Dear all, dear Laleh and Aaron,
I have a "best practice" question regarding the mnnCorrect that you provide in scran. My setup is the following: We sampled single cells from three different time points across two sequencing platforms (3'-end and full-length cDNA). Unfortunately, the sequencing depth is magnitudes lower for the 3'-end sequencing, as well as there is one timepoint missing in the 3'-end sequencing.
All in all, when I run mnnCorrect on both (full) expression matrices (full-length with three timepoints, 3'-end with two timepoints), the PCA/t-SNE looks quite ok, but still shows a batch effect that gets exaggerated even more when using other downstream dimension reduction methods (like SOMs).
My question is: If I have known subpopulations that are in matched principally (e.g. by capture timepoint), would you recommend to run mnnCorrect for each timepoint seperately? Or are the returned expression values becoming uncomparable (different scales?)?
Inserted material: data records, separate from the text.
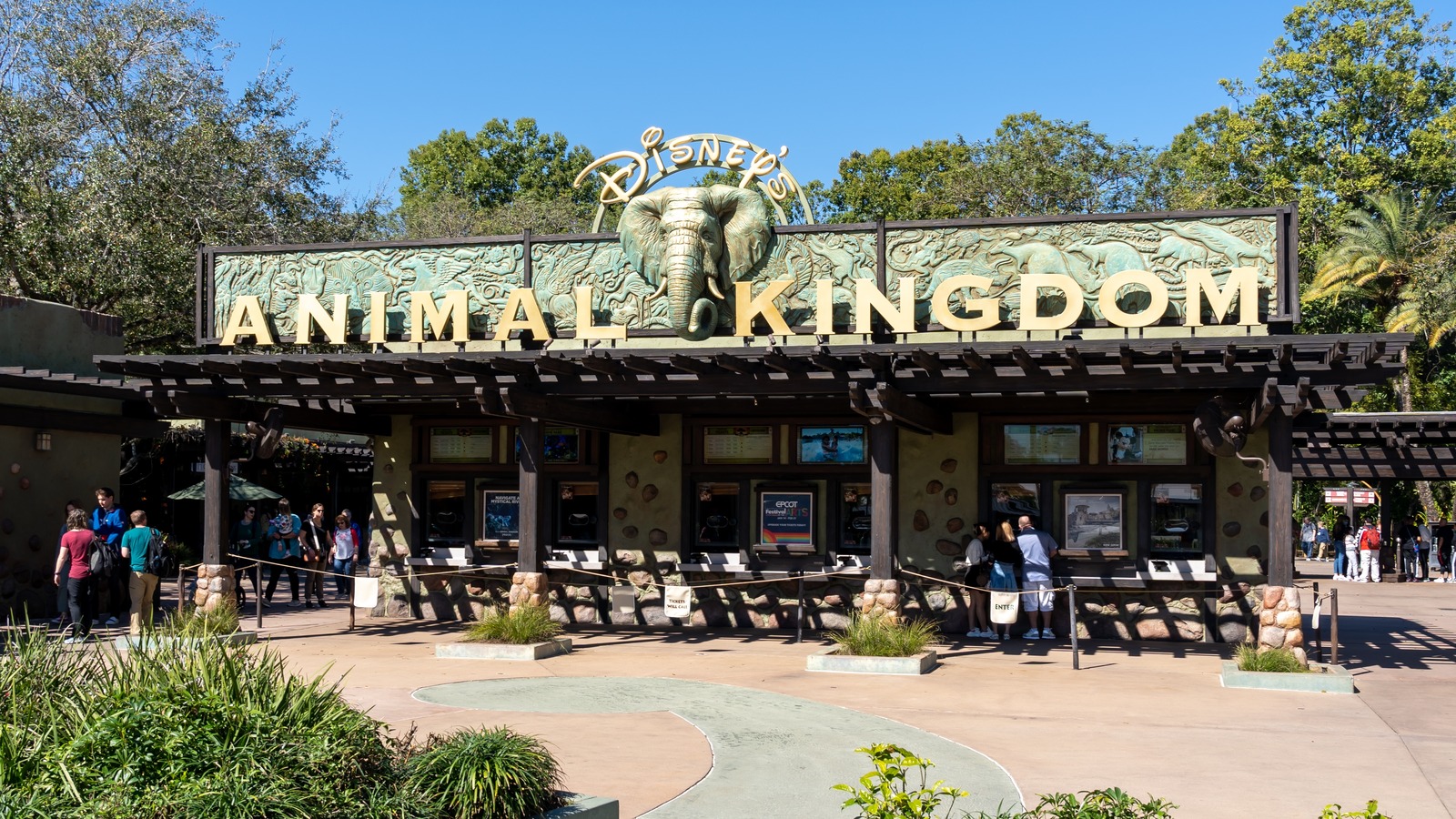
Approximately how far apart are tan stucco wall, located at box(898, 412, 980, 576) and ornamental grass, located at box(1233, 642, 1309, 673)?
15.1ft

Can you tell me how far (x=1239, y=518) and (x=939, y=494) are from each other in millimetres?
3608

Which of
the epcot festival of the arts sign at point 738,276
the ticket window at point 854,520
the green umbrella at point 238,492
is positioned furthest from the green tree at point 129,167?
the ticket window at point 854,520

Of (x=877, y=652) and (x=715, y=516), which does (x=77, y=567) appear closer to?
(x=715, y=516)

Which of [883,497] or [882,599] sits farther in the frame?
[883,497]

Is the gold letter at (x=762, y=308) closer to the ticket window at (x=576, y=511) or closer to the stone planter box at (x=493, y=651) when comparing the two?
the ticket window at (x=576, y=511)

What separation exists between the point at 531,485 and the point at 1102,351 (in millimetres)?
6630

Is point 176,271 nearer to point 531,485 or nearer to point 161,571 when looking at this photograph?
point 161,571

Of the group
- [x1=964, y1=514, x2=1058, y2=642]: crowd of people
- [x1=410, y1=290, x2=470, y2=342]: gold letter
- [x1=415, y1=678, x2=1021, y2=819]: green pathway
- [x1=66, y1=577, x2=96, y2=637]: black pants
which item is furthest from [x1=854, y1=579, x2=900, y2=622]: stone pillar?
[x1=66, y1=577, x2=96, y2=637]: black pants

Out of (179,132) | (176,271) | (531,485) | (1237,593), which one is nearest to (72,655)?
(531,485)

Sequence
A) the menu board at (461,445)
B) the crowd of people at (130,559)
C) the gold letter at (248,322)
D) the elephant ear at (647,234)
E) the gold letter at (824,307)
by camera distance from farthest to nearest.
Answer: the menu board at (461,445) → the gold letter at (248,322) → the elephant ear at (647,234) → the crowd of people at (130,559) → the gold letter at (824,307)

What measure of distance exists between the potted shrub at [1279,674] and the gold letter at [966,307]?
445 centimetres

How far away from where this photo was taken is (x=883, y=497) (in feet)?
50.0

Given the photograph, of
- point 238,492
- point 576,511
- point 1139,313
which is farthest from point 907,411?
point 238,492

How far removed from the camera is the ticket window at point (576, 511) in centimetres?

Or is it a mixed effect due to mismatched sequencing depth / missing subpopulations? Which would lead to the question on how to evaluate the mnnCorrect output further than with PCA and t-SNE?
Best and thanks a lot for the great article on bioRxiv!
Jens
Hi Aaron,
thanks a lot for your reply. The time points are not homogeneous populations. We know this from analyzing the full-length cDNA sequencing data alone and we expect the detected (sub)-subpopulations also in the 3'-end-sequencing data. However, analysis of this data alone does not resolve the heterogeneity very clearly. We had hoped to use mnnCorrect to roughly align the data and then resolve the heterogeneity downstream (which has worked for a different experiment with the same setup already).
I used the latest stable version of scran (1.4.5).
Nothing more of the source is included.